Buñuel would continue his prolific stage in
Mexican lands with this film, a film in which he also continues to make clear the
experience he achieved, the shooting and dominion he had already acquired after
a few years shooting on Aztec soil. The filmmaker returns to work with his
scriptwriter Luis Alcoriza, to bring to the big screen a story in which himself
collaborated in the script, a crude story, full of pathos, and with which
Buñuel returns to his most recognizable and recurring cinematographic topics,
that for a moment had left aside in his previous film, A woman without love (1952).
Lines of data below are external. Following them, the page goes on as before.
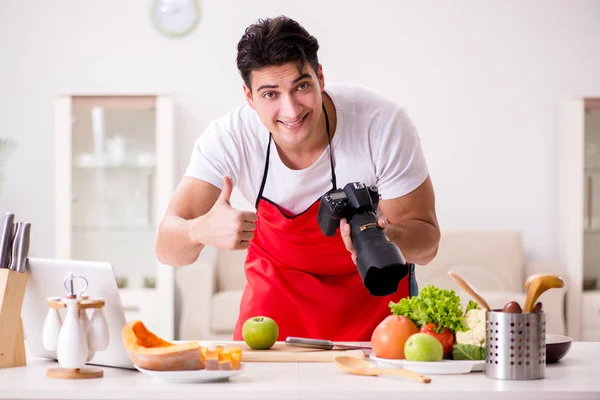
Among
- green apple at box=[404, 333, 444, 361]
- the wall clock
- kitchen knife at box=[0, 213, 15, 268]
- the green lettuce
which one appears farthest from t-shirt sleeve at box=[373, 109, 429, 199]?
Answer: the wall clock

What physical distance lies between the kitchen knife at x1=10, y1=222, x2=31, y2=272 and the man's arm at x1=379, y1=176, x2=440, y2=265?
95cm

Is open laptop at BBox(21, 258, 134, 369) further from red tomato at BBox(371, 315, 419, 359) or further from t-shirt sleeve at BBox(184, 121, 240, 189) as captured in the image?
t-shirt sleeve at BBox(184, 121, 240, 189)

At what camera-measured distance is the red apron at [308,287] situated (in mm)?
2266

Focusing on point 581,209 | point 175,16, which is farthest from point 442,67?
point 175,16

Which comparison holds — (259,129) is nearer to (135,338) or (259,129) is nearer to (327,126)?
(327,126)

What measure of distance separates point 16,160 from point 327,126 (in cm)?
348

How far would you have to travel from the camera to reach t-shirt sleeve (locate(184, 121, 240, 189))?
89.6 inches

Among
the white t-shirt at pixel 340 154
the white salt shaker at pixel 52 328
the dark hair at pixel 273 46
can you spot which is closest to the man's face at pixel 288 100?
the dark hair at pixel 273 46

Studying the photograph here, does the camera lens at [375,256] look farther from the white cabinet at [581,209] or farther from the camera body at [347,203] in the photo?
the white cabinet at [581,209]

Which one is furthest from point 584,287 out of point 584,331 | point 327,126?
point 327,126

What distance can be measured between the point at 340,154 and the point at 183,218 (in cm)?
47

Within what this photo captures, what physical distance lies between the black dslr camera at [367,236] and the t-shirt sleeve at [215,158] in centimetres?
59

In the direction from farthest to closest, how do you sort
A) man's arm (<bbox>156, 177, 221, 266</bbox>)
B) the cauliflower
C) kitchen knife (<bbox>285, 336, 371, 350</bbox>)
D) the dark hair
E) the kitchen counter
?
man's arm (<bbox>156, 177, 221, 266</bbox>)
the dark hair
kitchen knife (<bbox>285, 336, 371, 350</bbox>)
the cauliflower
the kitchen counter

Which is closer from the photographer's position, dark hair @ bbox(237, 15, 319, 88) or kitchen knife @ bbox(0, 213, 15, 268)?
kitchen knife @ bbox(0, 213, 15, 268)
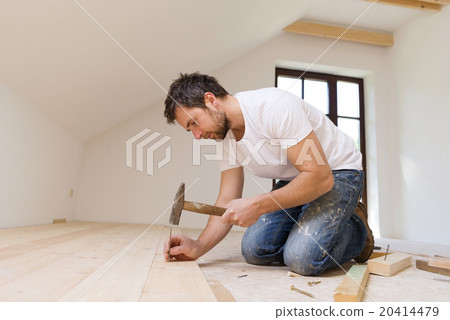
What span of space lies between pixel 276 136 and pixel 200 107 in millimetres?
375

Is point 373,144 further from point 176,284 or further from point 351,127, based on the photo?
point 176,284

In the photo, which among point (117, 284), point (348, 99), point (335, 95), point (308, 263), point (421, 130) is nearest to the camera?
point (117, 284)

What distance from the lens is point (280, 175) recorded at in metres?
1.68

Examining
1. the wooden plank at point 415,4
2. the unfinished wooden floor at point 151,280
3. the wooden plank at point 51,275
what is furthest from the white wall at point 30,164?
the wooden plank at point 415,4

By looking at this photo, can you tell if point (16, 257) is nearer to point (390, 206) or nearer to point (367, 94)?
point (390, 206)

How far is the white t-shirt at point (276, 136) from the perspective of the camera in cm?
135

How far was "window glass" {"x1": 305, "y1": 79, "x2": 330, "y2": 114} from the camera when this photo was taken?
187 inches

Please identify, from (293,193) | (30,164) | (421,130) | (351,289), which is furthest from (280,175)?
(421,130)

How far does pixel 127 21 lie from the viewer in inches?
92.5

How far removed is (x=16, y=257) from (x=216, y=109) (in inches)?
39.5

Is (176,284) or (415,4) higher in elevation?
(415,4)

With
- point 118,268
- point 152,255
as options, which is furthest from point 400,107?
point 118,268

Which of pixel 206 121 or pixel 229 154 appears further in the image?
pixel 229 154

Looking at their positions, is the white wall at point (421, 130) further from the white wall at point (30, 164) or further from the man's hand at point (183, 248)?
the white wall at point (30, 164)
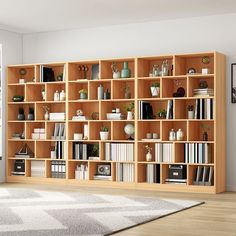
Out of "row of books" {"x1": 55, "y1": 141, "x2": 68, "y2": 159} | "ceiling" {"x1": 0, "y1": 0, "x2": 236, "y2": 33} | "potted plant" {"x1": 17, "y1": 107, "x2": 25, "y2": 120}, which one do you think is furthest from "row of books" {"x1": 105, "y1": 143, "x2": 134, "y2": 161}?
"ceiling" {"x1": 0, "y1": 0, "x2": 236, "y2": 33}

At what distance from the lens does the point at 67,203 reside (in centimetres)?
764

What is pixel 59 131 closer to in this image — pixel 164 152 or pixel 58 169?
pixel 58 169

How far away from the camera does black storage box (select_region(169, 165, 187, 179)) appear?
9.11m

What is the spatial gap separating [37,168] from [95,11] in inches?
120

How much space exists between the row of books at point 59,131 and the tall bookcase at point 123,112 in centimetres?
13

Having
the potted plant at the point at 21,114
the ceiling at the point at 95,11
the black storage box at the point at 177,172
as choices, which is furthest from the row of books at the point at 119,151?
the ceiling at the point at 95,11

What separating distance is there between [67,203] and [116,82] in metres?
2.71

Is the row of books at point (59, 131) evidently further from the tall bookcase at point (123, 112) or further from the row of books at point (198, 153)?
the row of books at point (198, 153)

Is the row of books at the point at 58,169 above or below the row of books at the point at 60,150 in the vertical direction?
below

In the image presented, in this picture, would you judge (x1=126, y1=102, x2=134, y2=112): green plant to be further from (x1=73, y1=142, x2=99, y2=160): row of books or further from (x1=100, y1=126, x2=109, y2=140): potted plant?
(x1=73, y1=142, x2=99, y2=160): row of books

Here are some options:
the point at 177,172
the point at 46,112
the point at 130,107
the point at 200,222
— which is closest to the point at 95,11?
the point at 130,107

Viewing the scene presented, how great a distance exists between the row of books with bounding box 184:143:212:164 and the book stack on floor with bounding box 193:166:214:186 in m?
0.13

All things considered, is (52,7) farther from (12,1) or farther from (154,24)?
(154,24)

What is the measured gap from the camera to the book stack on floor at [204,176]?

Buñuel did not exactly have the best
impression of this work of his, as often happened with his Mexican films,
lamented some changes that were imposed to him regarding his original desires,
but nevertheless he ends up configuring a very well achieved film, concise,
that may well not be among his loftiest creations, but it is an exercise worthy
of attention. It is the story of Bruto, a hard worker, very strong subject to
whom his employer orders to intimidate the tenants of the neighborhood he owns,
he wants to evict them, and they resist; the Brutus does it well, but when he
discovers love in a young girl, one of the tenants, everything gets
complicated, especially when he becomes entangled with the boss's wife.
Interesting film by the Spanish director, containing a lot to keep in mind.
The action unfolds in a neighborhood, with
humble dwellings, in one of them lives Meche (Rosa Arenas) with his father,
Carmelo González (Roberto Meyer), who one day are alarmed by a scandal in the
neighborhood, the owner of the site: Andrés Cabrera (Andrés Soler), wants to
sell the property, demands everybody to leave from there, generating conflict.
To silence the tenants, Andrés’s wife, Paloma (Katy Jurado), gives the idea of
looking for a thug guy to intimidate them. The one seeked is Pedro, nicknamed
El Bruto (Pedro Armendariz), for his great physical strength, his workman to
whom he orders to frighten the tenants, especially Carmelo, who leads the
neighbors. The Brutus sets in motion, and strikes the old man, with such bad
luck that Carmelo ends up dying. The neighbors, alerted, try to kill the
aggressor, but he escapes, and knows Meche, who helps him, ignoring he is the
murderer of his father. The Brutus also soon becomes entangled with Paloma,
intense adultery is consumed, which complicates everything when the woman learns
of the romance of the Brute with Meche, telling her without a doubt that he is
to blame for the death of her father. Paloma also lies to Andrés, accusing the
Brute of abusing her, demanding that he liquidates his workman, but in facing
him, finally the worker ends up killing him. In the end, the Brute has managed
to keep Meche's neighbors from being evicted, but will have a tragic ending.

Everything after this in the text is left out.